A complaint, information or indictment, though sufficient to charge a crime, may be subject to attack because it is too indefinite or uncertain to enable the accused to prepare his defense.

State v. Dixon, 78 Wn.2d 796, 802, 479 P.2d 931 (1971).

If Rhinehart intended by this semantic distinction to attack the information as being too indefinite to enable him to prepare a defense, his objection would be untimely and could not support the order of dismissal.

Objections to the sufficiency or definiteness of an information must be made before the trial commences. State v. Thomas, 73 Wn.2d 729, 440 P.2d 488 (1968).

State v. Pyles, 9 Wn. App. 246, 248, 511 P.2d 1374 (1973). It appears, however, that Rhinehart would like this court to affirm the order of dismissal on the ground that the information's specification of a Ford Bronco, as opposed to the parts thereof, increases the State's burden of proof.1 Thus, the argument runs, if the State failed to prove possession of a complete automobile, a prima facie case would not be present. Such an argument is untenable.

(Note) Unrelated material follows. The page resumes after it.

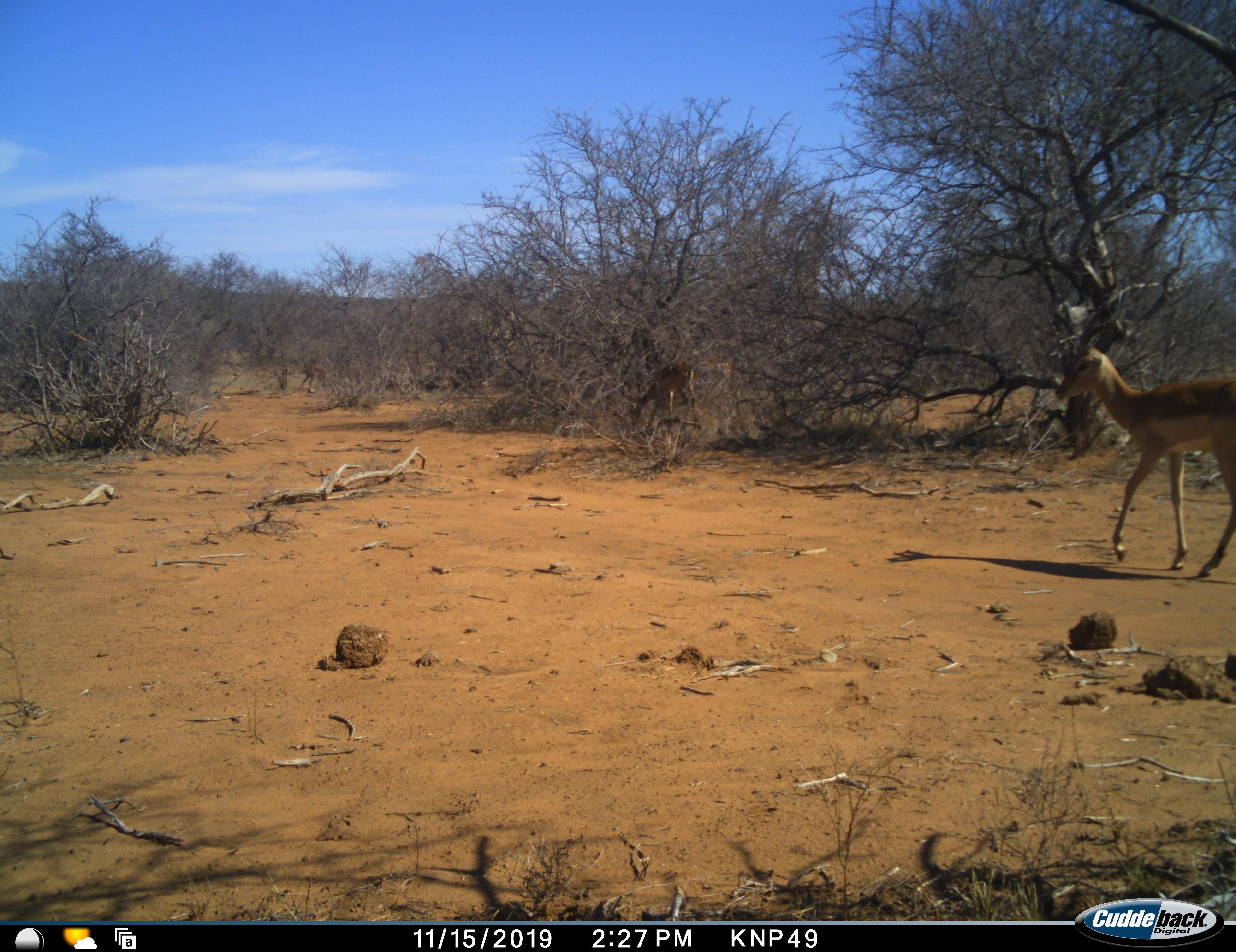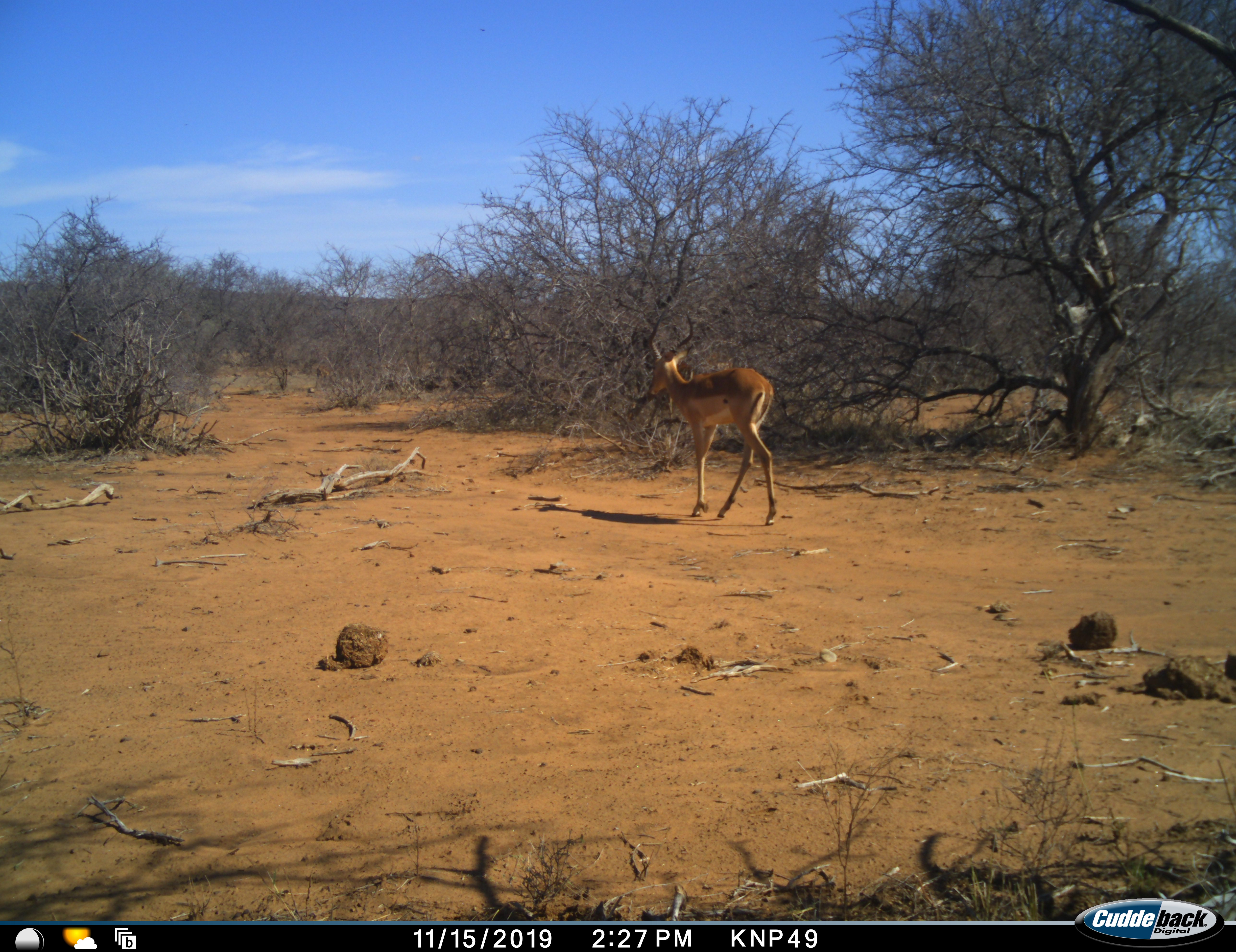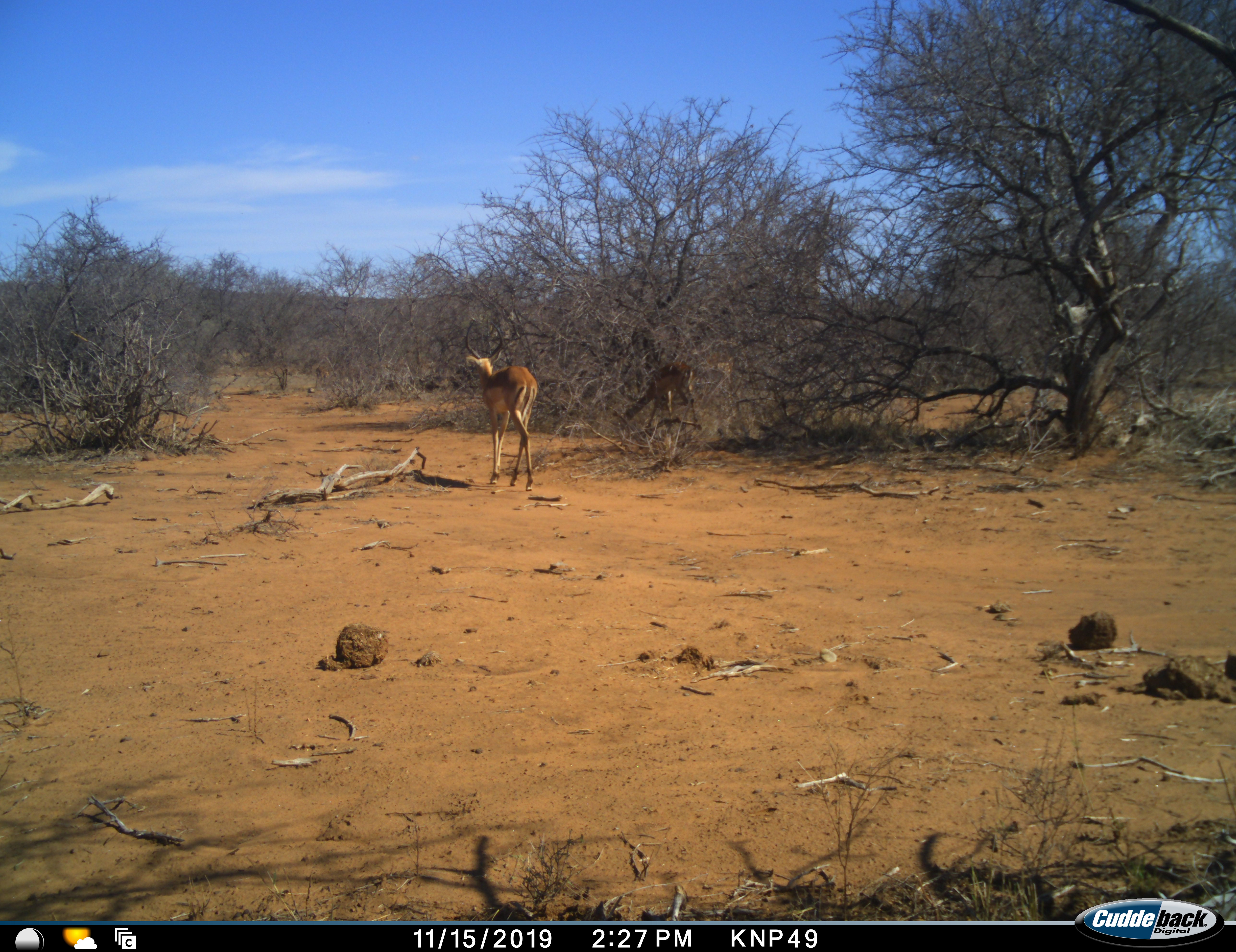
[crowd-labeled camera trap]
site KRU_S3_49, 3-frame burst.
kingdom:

Initially, it must be emphasized that the crime charged was possessing stolen property, RCW 9A.56.140(1), not possessing a stolen vehicle. The State obviously had no intention of proving possession of a complete stolen vehicle; rather, it was attempting to prove that the parts of two automobiles had been combined to camouflage the identity *715of the stolen one, a "salvage-switch operation." The inclusion of the vehicle identification number by which the stolen frame was specifically identified, and by which an automobile is generally identified, was sufficient to advise Rhinehart of the facts of the offense charged. Thus, the information served its purpose. See CrR 2.1(b).

The dissent raises the issue of double jeopardy sua sponte. The standard for reviewing a double jeopardy theory turns on whether an order of dismissal constitutes a judgment of not guilty. RAP 2.2(b)(1); State v. Jubie, 15 Wn. App. 881, 552 P.2d 196 (1976). If the record of dismissal reflects an evaluation of the case on its own merits, in other words a weighing of the evidence, then the double jeopardy rule precludes an appeal by the State. Here the record demonstrates no such situation. The • trial court granted the motion to dismiss "because of the plaintiff's failure to prove a prima facie case at the conclusion of its evidence in chief." (Italics ours.) Logically, the trial court would not weigh evidence it felt did not establish a prima facie case. More importantly, a jury served as the appropriate trier of fact here; thus the trial court lacked authority to weigh evidence but could only order dismissal as a matter of law. State v. White, 16 Wn. App. 315, 556 P.2d 255 (1976); see also State v. Randecker, 79 Wn.2d 512, 487 P.2d 1295 (1971).

Paraphrasing the unanimous holding in State v. Brunn, 22 Wn.2d 120, 154 P.2d 826, 157 A.L.R. 1049 (1945), the court in State v. Ridgley, 70 Wn.2d 555, 558, 424 P.2d 632 (1967), noted:

[W]hen a trial judge usurps the province of the jury and dismisses a criminal case as a matter of law, the state has a right of appeal from the alleged erroneous dismissal of the criminal charge.

Reversed and. remanded for trial.

Andersen, A.C.J., concurs.

’The information reads as follows: "That the defendant James A. Rhinehart, in King County, Washington, during a period of time intervening between November 27, 1976 through November 29, 1976, did knowingly receive, retain, possess, conceal, and dispose of stolen property, to-wit: a 1974 Ford Bronco, VIN [vehicle identification number] #V15GLU08341, of a value in excess of $1,500 knowing that it had been stolen and did withhold and appropriate the same to the use of a person other than Hanna Motors, Vancouver, WA.;

"Contrary to RCW 9A.56.150/.140(1), and against the peace and dignity of the state of Washington."